**What is needed**
Repeat word for word everything from the line containing "Looking from the" to the end of the listing, first and last lines included, and only that.

#### Exercise input

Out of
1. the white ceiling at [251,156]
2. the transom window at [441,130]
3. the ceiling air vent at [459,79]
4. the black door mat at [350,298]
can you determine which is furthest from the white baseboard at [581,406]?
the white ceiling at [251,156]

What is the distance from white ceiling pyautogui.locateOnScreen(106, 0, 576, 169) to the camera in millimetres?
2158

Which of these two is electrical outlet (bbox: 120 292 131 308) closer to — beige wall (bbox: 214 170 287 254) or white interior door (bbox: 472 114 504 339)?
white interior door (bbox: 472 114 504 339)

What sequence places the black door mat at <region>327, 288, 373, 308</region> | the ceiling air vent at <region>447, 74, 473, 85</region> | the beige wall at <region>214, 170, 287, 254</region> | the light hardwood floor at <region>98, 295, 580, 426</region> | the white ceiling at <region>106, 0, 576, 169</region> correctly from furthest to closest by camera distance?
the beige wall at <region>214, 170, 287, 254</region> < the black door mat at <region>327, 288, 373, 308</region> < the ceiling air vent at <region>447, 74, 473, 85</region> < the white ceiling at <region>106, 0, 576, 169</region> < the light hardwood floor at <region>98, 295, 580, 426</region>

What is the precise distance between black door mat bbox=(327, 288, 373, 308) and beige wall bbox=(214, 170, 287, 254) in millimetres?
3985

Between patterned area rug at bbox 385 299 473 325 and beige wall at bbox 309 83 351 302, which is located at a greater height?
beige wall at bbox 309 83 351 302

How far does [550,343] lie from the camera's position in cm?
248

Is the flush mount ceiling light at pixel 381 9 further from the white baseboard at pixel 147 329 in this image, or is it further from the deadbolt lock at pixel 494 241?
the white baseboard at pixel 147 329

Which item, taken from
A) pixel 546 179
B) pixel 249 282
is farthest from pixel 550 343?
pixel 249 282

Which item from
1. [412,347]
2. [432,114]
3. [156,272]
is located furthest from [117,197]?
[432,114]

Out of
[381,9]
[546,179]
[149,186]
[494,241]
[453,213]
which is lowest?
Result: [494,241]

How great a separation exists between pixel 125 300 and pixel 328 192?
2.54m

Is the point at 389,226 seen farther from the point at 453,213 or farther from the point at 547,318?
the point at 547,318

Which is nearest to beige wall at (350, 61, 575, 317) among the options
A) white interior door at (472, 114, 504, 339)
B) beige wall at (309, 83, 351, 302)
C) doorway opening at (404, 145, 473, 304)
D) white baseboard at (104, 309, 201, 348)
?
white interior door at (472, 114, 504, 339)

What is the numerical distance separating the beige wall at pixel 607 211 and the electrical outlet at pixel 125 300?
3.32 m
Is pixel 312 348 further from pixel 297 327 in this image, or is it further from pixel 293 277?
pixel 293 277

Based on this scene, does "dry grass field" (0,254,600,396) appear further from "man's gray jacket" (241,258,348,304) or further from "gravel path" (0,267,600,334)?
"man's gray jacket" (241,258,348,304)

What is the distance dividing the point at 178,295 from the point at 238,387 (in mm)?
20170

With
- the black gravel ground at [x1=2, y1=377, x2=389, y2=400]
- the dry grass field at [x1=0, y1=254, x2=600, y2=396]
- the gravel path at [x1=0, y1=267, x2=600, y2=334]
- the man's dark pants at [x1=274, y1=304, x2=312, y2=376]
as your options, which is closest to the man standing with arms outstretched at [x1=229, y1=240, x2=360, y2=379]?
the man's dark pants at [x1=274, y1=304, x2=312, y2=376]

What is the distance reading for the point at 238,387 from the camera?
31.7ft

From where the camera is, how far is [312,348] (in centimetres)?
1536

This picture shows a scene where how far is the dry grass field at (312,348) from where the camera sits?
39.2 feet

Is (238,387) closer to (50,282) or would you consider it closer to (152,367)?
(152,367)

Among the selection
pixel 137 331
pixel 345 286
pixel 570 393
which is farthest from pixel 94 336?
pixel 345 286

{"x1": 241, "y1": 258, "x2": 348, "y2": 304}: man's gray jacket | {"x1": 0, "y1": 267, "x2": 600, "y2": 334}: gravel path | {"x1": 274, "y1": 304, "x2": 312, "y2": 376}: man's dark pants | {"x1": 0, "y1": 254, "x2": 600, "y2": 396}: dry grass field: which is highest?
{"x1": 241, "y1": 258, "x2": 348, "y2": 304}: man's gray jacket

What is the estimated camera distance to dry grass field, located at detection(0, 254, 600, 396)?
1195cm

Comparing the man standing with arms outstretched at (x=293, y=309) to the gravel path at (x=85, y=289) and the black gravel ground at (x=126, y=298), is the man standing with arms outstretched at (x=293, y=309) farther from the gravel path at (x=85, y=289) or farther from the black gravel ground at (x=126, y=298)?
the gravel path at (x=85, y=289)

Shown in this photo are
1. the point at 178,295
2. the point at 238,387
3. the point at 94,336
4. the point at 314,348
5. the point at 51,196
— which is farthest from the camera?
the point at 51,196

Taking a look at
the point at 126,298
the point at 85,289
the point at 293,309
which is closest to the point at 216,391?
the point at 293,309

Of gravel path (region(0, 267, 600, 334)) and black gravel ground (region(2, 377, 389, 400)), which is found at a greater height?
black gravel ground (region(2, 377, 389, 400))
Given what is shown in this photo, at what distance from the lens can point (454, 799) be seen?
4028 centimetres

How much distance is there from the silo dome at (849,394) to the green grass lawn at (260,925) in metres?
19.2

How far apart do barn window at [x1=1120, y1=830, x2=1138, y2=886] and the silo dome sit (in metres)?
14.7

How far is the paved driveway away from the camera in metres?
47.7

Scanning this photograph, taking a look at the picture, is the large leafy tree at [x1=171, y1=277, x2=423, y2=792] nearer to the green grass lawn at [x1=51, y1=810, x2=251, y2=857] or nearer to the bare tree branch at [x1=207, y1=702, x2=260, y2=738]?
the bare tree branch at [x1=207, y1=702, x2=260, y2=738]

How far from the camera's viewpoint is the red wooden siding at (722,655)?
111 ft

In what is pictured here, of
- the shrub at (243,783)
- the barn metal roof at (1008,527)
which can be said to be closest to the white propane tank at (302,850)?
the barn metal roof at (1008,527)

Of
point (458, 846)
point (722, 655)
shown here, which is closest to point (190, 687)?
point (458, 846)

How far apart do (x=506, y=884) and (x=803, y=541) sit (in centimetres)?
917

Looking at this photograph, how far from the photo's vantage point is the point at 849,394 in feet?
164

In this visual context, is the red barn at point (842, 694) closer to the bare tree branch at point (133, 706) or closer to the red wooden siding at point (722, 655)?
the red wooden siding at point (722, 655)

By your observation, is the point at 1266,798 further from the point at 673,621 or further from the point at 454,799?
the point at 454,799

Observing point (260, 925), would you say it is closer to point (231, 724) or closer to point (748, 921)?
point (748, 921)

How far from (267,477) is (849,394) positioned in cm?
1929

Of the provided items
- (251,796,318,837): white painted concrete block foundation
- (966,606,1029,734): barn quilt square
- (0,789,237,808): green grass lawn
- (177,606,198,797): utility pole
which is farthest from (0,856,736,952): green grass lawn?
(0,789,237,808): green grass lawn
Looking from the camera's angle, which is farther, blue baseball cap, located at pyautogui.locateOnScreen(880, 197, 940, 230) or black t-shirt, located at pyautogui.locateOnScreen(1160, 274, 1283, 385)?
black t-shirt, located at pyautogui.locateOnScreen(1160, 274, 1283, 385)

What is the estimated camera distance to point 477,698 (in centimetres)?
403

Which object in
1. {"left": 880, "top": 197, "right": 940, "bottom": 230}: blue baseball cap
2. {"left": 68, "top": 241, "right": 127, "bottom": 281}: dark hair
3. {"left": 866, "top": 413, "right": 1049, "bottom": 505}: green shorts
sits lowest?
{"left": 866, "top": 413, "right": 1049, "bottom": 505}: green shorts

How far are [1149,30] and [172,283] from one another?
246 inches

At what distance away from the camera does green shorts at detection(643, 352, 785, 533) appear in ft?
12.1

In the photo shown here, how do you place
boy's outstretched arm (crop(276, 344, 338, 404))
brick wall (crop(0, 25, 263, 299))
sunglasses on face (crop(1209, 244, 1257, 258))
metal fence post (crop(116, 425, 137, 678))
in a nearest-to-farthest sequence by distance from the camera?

########

**Answer to the task**
Looking from the camera's angle, which is farther, blue baseball cap, located at pyautogui.locateOnScreen(880, 197, 940, 230) or black t-shirt, located at pyautogui.locateOnScreen(1160, 274, 1283, 385)?
black t-shirt, located at pyautogui.locateOnScreen(1160, 274, 1283, 385)

What is the estimated camera distance to point 477,698 (in centimetres)?
403

Which object in
1. {"left": 880, "top": 197, "right": 940, "bottom": 230}: blue baseball cap
2. {"left": 68, "top": 241, "right": 127, "bottom": 281}: dark hair
3. {"left": 866, "top": 413, "right": 1049, "bottom": 505}: green shorts
sits lowest?
{"left": 866, "top": 413, "right": 1049, "bottom": 505}: green shorts

How far are [1149,30] and [172,283] from one another?
246 inches

At what distance away from the camera does green shorts at detection(643, 352, 785, 533) appear in ft?
12.1

In the photo shown here, how do you place
boy's outstretched arm (crop(276, 344, 338, 404))
brick wall (crop(0, 25, 263, 299))
sunglasses on face (crop(1209, 244, 1257, 258))
metal fence post (crop(116, 425, 137, 678))
in a nearest-to-farthest sequence by distance from the camera?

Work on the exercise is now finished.